Поправив пластиковую трубку, он продолжил:
— Так вот, вы, конечно, можете назвать совпадением, что Флориан и Иван умерли с разницей в три недели. Но за пятнадцать дней до смерти Флориана обнаружили тело Бориса Черевенко, которого кто-то утопил в подвале его собственного дома в Окале, штат Флорида. Борис жил один. Когда сосед нашел его труп, из горла у бедняги торчал водопроводный шланг, и вода еще лилась. К тому времени уровень в воды в подвале достиг метра. Все пальцы на правой руке Черевенко были переломаны, а костяшки раздроблены, словно убийца колотил по ним молотком. — Керенский описывал сцену ровным голосом бывалого ветерана, повидавшего гораздо более жестокие убийства, чем любой полицейский.
— Думаете, их смерть как-то связана с гибелью Ивана? — спросил Росток. Сам он уже успел прийти к такому, выводу, но хотел узнать, что еще известно Керенскому.
— Именно, черт возьми, — ответил Роман. — Дело в том, что все они росли вместе. Здесь, в Миддл-Вэлли. Эти трое были приятелями, и не теряли связи друг с другом. Флориан знал об убийстве Бориса, он рассказал о нем своей жене, и она клянется, что слышала, как он разговаривал об этом по телефону с Даниловичем.
— Я могу узнать, когда был сделан звонок. Только мне нужно будет связаться с полицейским участком Кингмана. Как думаете, у полиции этих двух городов есть хотя бы один подозреваемый?
— Если верить жене Флориана, никаких конкретных людей нет, — Керенский грустно улыбнулся. — Полиция штата Флорида считает, что Бориса убил беженец-гаитянин. Или доминиканец. В том районе полно беженцев, которые часто попадаются на жестоких убийствах.
— Короче говоря, полиция не имеет ни малейшего понятия, кто совершил преступления. А что насчет сломанных пальцев на правой руке?
— Копы думают, убийцы пытали жертв, чтобы узнать, где спрятаны деньги.
— Звучит как пустая догадка. Что насчет Флориана? Подозреваемые есть?
— Вы не поверите, — фыркнул Керенский. — Вдова сказала мне, что копы пришли с ордером на обыск и перерыли весь трейлер в поисках наркотиков. Они узнали про его регулярные поездки в Мексику и решили, будто он возит наркоту.
— Не может быть, — простонал Росток. — Восьмидесятилетний старик перевозит наркотики?

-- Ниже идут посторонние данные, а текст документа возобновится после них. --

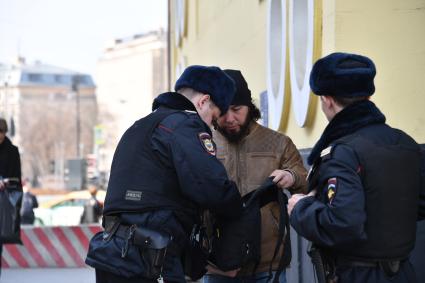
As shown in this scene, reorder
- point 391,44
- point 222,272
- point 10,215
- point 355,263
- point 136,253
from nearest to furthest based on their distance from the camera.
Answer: point 355,263, point 136,253, point 222,272, point 391,44, point 10,215

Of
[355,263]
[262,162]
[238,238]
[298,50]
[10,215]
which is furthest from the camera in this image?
[10,215]

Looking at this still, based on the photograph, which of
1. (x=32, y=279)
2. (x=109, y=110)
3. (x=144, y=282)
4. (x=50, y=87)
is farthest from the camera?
(x=50, y=87)

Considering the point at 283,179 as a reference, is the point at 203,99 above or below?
above

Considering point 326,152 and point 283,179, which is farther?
point 283,179

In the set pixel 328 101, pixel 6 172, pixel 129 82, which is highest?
pixel 129 82

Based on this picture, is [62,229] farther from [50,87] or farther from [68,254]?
[50,87]

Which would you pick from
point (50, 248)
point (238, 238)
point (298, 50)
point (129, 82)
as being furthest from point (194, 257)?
point (129, 82)

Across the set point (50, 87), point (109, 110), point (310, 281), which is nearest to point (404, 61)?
point (310, 281)

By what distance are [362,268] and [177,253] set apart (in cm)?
90

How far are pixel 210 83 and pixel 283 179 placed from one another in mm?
719

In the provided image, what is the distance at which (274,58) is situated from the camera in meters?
9.16

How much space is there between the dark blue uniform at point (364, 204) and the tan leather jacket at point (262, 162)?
1.12 meters

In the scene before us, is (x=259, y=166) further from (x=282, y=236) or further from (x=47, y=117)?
(x=47, y=117)

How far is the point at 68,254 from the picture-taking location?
13773 millimetres
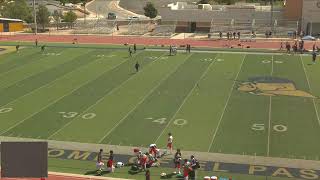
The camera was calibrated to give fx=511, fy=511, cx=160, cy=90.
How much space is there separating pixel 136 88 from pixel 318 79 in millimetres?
14451

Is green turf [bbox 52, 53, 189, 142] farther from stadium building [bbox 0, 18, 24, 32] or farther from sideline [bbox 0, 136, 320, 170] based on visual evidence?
stadium building [bbox 0, 18, 24, 32]

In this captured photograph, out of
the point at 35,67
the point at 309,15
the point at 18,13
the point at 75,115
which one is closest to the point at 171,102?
the point at 75,115

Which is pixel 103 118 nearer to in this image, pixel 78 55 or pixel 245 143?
pixel 245 143

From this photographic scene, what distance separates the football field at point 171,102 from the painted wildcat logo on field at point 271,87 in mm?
71

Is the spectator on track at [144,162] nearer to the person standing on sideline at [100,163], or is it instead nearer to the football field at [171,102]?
the person standing on sideline at [100,163]

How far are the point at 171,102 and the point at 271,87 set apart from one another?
8443mm

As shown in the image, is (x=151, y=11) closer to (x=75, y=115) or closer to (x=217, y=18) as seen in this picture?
(x=217, y=18)

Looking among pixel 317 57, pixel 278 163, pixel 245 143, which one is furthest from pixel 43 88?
pixel 317 57

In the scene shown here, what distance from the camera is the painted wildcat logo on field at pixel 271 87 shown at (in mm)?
35719

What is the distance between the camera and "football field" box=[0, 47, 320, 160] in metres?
27.0

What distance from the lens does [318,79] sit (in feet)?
132

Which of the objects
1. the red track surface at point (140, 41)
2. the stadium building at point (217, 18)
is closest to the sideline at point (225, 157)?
the red track surface at point (140, 41)

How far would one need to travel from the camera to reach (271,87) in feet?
123

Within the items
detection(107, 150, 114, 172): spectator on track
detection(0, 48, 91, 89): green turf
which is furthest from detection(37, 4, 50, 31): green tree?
detection(107, 150, 114, 172): spectator on track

— Вдова сказала им то же самое. Копы ответили, что на юго-западе такое встречается сплошь и рядом. По их словам, из пожилых людей получаются лучшие курьеры. Все считают их законопослушными, и никто ни в чем не подозревает. А старику, живущему на одну пенсию, лишние деньги не повредят.
— Ну а отрезанные пальцы?
— Как раз это и навело их на мысль, что какая-то сделка прошла не по плану. Оказывается, мексиканцы отрезают недобросовестным курьерам пальцы или всю кисть — в зависимости от количества украденного. Как в Саудовской Аравии.
— Итак, у нас есть трупы трех стариков, все одного возраста, все с повреждениями на правых кистях, — подытожил Росток.
— И все они выросли и ходили в школу в Миддл-Вэлли, — добавил Керенский.
— Плюс телефонный разговор Ивана с Флорианом, незадолго до убийства последнего, — вспомнил Росток. — Жена Флориана что-нибудь слышала из их беседы?